▶ **EXERCISE AIM**:
In the records below, find the line containing "How far apart in", then extract that line and all subsequent lines exactly, leaving out everything else.

▶ **RECORDS TO PROCESS**:
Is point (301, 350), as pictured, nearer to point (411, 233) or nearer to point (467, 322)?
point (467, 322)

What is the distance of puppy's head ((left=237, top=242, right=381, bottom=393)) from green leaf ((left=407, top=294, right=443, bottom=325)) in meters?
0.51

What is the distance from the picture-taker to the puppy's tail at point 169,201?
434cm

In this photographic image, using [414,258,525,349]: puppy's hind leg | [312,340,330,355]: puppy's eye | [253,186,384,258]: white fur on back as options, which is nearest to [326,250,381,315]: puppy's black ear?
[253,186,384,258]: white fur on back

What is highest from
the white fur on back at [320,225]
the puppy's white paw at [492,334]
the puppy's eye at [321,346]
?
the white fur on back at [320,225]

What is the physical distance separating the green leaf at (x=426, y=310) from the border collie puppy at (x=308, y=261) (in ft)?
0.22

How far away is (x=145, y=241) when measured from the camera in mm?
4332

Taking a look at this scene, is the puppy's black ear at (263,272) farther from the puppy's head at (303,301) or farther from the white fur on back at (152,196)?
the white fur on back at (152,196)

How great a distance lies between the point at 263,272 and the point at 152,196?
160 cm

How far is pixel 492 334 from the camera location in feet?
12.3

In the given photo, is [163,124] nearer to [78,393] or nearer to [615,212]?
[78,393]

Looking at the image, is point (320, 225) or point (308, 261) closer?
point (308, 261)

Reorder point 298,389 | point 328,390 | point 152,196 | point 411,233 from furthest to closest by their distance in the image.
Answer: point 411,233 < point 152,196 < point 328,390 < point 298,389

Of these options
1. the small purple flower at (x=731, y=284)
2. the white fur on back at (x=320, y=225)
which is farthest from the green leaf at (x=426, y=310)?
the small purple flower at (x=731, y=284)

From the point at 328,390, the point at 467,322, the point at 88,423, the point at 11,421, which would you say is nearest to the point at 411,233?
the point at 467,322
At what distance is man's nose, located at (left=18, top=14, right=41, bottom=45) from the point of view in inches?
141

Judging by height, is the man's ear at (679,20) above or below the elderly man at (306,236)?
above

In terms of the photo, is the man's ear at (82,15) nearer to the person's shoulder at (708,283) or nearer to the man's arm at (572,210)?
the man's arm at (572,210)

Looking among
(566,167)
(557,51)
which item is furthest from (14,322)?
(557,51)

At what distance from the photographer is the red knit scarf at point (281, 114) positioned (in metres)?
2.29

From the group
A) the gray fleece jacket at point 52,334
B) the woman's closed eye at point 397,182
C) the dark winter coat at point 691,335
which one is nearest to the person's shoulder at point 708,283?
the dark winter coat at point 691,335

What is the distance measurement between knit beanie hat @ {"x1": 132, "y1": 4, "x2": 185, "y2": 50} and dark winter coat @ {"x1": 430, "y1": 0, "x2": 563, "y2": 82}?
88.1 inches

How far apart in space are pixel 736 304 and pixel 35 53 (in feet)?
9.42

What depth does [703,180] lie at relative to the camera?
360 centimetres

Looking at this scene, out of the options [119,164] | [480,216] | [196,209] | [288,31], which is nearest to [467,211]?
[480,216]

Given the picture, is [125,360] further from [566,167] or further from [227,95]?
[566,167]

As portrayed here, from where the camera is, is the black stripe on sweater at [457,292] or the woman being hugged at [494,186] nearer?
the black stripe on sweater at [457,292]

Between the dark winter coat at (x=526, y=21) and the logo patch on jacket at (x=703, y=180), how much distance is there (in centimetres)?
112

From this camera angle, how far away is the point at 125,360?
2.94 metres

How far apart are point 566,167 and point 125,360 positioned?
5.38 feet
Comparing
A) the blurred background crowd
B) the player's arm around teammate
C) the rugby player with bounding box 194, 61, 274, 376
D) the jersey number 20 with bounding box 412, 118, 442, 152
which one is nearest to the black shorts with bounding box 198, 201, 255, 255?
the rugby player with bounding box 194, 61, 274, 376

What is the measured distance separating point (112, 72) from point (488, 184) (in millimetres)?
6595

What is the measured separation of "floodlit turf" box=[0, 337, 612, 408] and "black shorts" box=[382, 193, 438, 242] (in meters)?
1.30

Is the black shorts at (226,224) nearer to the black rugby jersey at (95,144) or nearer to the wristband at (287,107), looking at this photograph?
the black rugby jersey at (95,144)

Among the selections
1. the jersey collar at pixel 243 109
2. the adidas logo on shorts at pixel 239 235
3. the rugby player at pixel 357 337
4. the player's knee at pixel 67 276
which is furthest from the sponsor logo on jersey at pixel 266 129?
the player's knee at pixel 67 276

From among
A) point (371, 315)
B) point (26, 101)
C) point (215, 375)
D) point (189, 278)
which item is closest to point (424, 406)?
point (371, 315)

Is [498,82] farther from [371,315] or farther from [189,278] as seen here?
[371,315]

▶ **OUTPUT OF THE EXERCISE**:
How far apart in space are pixel 736 304 and pixel 35 53 (in feet)?
9.42

What depth does [703,180] lie at relative to the camera?
360 centimetres

Looking at this scene, out of the options [119,164] | [480,216] | [196,209] | [288,31], which is nearest to [467,211]?
[480,216]

Given the picture, is [125,360] further from [566,167] or further from [227,95]?
[566,167]

As portrayed here, from where the camera is, is the black stripe on sweater at [457,292] or the woman being hugged at [494,186] nearer?
the black stripe on sweater at [457,292]

Between the dark winter coat at (x=526, y=21) and the logo patch on jacket at (x=703, y=180), how much distance is there (in centimetres)?
112

From this camera angle, how far away is the point at 125,360?
2.94 metres

How far apart are point 566,167 and point 125,360 positioned?
5.38 feet
Comparing
A) the blurred background crowd
B) the player's arm around teammate
C) the rugby player with bounding box 194, 61, 274, 376
D) the jersey number 20 with bounding box 412, 118, 442, 152
which one is nearest to the black shorts with bounding box 198, 201, 255, 255?
the rugby player with bounding box 194, 61, 274, 376

What is the measured distance separating point (112, 72) from point (488, 184) (in millimetres)?
6595

What is the measured separation of "floodlit turf" box=[0, 337, 612, 408] and "black shorts" box=[382, 193, 438, 242] (in meters)?
1.30

Is the black shorts at (226,224) nearer to the black rugby jersey at (95,144) or nearer to the wristband at (287,107), looking at this photograph?
the black rugby jersey at (95,144)

Among the selections
1. the jersey collar at pixel 243 109
2. the adidas logo on shorts at pixel 239 235
3. the rugby player at pixel 357 337
4. the player's knee at pixel 67 276
which is furthest from the sponsor logo on jersey at pixel 266 129?
the player's knee at pixel 67 276

From among
A) point (371, 315)
B) point (26, 101)
C) point (215, 375)
D) point (189, 278)
which item is closest to point (424, 406)?
point (371, 315)

Is [498,82] farther from [371,315] or farther from [189,278] as seen here?
[371,315]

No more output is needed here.